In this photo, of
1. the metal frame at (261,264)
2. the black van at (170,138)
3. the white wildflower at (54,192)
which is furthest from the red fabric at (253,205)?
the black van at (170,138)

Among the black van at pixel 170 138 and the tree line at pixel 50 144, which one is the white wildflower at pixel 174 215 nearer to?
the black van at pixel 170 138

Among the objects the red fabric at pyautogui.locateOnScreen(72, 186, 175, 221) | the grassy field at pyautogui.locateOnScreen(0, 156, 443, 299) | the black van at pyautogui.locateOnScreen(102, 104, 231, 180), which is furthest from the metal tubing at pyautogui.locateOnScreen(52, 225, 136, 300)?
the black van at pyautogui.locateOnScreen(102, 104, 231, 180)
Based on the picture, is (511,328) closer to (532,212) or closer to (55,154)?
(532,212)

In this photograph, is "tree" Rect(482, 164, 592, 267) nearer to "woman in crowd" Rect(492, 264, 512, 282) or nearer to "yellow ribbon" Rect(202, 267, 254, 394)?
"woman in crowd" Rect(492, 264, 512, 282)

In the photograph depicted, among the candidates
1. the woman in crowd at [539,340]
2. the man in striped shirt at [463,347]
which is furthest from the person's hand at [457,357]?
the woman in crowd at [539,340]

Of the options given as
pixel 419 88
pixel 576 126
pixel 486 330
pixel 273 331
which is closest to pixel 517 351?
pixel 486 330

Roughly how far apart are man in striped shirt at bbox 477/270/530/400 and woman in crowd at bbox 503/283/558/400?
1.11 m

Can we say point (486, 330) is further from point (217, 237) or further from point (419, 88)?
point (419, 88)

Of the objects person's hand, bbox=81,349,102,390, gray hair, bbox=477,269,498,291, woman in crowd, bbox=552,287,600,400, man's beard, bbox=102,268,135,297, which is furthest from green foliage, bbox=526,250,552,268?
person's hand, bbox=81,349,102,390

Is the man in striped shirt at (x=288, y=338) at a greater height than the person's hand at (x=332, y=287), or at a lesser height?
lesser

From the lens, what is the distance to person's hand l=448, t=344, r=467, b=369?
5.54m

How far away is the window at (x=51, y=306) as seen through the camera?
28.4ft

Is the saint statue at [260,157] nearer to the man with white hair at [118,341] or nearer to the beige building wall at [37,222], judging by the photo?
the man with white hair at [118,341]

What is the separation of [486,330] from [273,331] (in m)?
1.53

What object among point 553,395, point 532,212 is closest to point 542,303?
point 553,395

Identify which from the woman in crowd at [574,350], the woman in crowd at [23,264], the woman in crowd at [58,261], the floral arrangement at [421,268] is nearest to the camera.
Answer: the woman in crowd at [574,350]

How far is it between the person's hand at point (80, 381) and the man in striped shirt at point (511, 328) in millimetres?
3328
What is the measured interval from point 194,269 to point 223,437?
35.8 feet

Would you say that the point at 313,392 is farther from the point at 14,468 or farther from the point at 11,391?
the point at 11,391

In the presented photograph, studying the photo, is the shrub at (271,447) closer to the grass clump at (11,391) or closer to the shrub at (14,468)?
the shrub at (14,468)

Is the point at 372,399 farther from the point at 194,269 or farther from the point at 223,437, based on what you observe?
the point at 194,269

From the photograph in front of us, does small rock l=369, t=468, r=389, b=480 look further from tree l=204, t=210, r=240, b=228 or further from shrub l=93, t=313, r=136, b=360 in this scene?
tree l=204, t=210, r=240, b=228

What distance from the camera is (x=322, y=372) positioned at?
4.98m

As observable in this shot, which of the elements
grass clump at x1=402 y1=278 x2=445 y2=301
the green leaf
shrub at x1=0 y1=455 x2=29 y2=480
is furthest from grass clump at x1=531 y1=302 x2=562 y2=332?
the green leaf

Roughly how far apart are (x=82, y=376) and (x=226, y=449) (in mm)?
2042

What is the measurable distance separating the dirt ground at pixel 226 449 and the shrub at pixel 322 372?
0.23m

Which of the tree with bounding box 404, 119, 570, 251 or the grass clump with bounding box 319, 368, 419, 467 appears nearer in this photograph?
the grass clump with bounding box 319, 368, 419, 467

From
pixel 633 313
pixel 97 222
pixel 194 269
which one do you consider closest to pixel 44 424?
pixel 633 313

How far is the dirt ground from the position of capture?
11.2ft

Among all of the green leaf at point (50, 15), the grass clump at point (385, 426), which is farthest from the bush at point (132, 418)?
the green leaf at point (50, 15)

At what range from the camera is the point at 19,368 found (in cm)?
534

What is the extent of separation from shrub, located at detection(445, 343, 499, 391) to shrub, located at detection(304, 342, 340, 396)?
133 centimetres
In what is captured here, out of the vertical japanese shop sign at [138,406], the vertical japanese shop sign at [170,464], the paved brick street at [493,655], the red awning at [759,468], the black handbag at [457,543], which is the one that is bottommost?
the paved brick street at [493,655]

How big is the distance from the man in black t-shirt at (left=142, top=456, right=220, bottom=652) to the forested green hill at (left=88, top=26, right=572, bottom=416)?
++++++
→ **Stated goal**: Reproduce all of the data above verbatim, line for line, without altering any wording, numbers, or punctuation.

→ **Solution to the problem**:
In this photo, of
1. the metal frame at (261,264)
2. the black van at (170,138)
3. the white wildflower at (54,192)
which is furthest from the red fabric at (253,205)?
the black van at (170,138)

Among the black van at pixel 170 138 and the tree line at pixel 50 144, which one is the white wildflower at pixel 174 215 nearer to?
the black van at pixel 170 138

Among the objects the red fabric at pyautogui.locateOnScreen(72, 186, 175, 221) | the grassy field at pyautogui.locateOnScreen(0, 156, 443, 299) | the black van at pyautogui.locateOnScreen(102, 104, 231, 180), which is furthest from the metal tubing at pyautogui.locateOnScreen(52, 225, 136, 300)?
the black van at pyautogui.locateOnScreen(102, 104, 231, 180)
Based on the picture, is (511,328) closer to (532,212) or closer to (55,154)?
(532,212)

In this photograph, is "tree" Rect(482, 164, 592, 267) nearer to "woman in crowd" Rect(492, 264, 512, 282) or nearer to "yellow ribbon" Rect(202, 267, 254, 394)?
"woman in crowd" Rect(492, 264, 512, 282)

In the photograph depicted, among the candidates
1. the woman in crowd at [539,340]
2. the man in striped shirt at [463,347]
which is furthest from the person's hand at [457,357]?
the woman in crowd at [539,340]

Of the options given as
pixel 419 88
pixel 576 126
pixel 486 330
pixel 273 331
which is closest to pixel 517 351?
pixel 486 330

Roughly how far apart are man in striped shirt at bbox 477/270/530/400 and woman in crowd at bbox 503/283/558/400?
1.11 m

Can we say point (486, 330) is further from point (217, 237) or further from point (419, 88)?
point (419, 88)

Of the objects person's hand, bbox=81,349,102,390, gray hair, bbox=477,269,498,291, woman in crowd, bbox=552,287,600,400, man's beard, bbox=102,268,135,297, which is furthest from green foliage, bbox=526,250,552,268?
person's hand, bbox=81,349,102,390

Is the man in striped shirt at (x=288, y=338) at a greater height than the person's hand at (x=332, y=287), or at a lesser height?
lesser

From the lens, what is the distance to person's hand l=448, t=344, r=467, b=369?
5.54m

How far away is the window at (x=51, y=306) as seen through the camera?
28.4ft

Is the saint statue at [260,157] nearer to the man with white hair at [118,341] or nearer to the beige building wall at [37,222], judging by the photo?
the man with white hair at [118,341]

What is the separation of [486,330] from [273,331] (in m)?
1.53

What object among point 553,395, point 532,212 is closest to point 542,303?
point 553,395

Identify which from the woman in crowd at [574,350], the woman in crowd at [23,264], the woman in crowd at [58,261], the floral arrangement at [421,268] is nearest to the camera.
Answer: the woman in crowd at [574,350]

How far is it between the person's hand at point (80, 381) and the man in striped shirt at point (511, 328) in millimetres?
3328
What is the measured interval from point 194,269 to point 223,437?
35.8 feet

Would you say that the point at 313,392 is farther from the point at 14,468 or farther from the point at 11,391?
the point at 11,391

In the presented photograph, studying the photo, is the shrub at (271,447) closer to the grass clump at (11,391) or closer to the shrub at (14,468)?
the shrub at (14,468)

Is the point at 372,399 farther from the point at 194,269 or farther from the point at 223,437, based on what you observe?
the point at 194,269

From the photograph in front of us, does small rock l=369, t=468, r=389, b=480 look further from tree l=204, t=210, r=240, b=228 or further from shrub l=93, t=313, r=136, b=360 in this scene?
tree l=204, t=210, r=240, b=228

What distance from the camera is (x=322, y=372) positioned at?
4.98m

As observable in this shot, which of the elements
grass clump at x1=402 y1=278 x2=445 y2=301
the green leaf
shrub at x1=0 y1=455 x2=29 y2=480
is furthest from grass clump at x1=531 y1=302 x2=562 y2=332?
the green leaf

Roughly how far apart are (x=82, y=376) and (x=226, y=449) (in mm)?
2042

What is the measurable distance separating the dirt ground at pixel 226 449 and the shrub at pixel 322 372?
0.23m

Which of the tree with bounding box 404, 119, 570, 251 or the grass clump with bounding box 319, 368, 419, 467 appears nearer in this photograph?
the grass clump with bounding box 319, 368, 419, 467

From
pixel 633 313
pixel 97 222
pixel 194 269
which one do you consider closest to pixel 44 424?
pixel 633 313

How far is the dirt ground from the position of capture?
11.2ft

Among all of the green leaf at point (50, 15), the grass clump at point (385, 426), which is farthest from the bush at point (132, 418)?
the green leaf at point (50, 15)

At what range from the camera is the point at 19,368 found (in cm)?
534

What is the extent of separation from shrub, located at detection(445, 343, 499, 391) to shrub, located at detection(304, 342, 340, 396)?
133 centimetres
In what is captured here, out of the vertical japanese shop sign at [138,406], the vertical japanese shop sign at [170,464], the paved brick street at [493,655], the red awning at [759,468], the black handbag at [457,543], which is the one that is bottommost?
the paved brick street at [493,655]

How big is the distance from the man in black t-shirt at (left=142, top=456, right=220, bottom=652) to the forested green hill at (left=88, top=26, right=572, bottom=416)?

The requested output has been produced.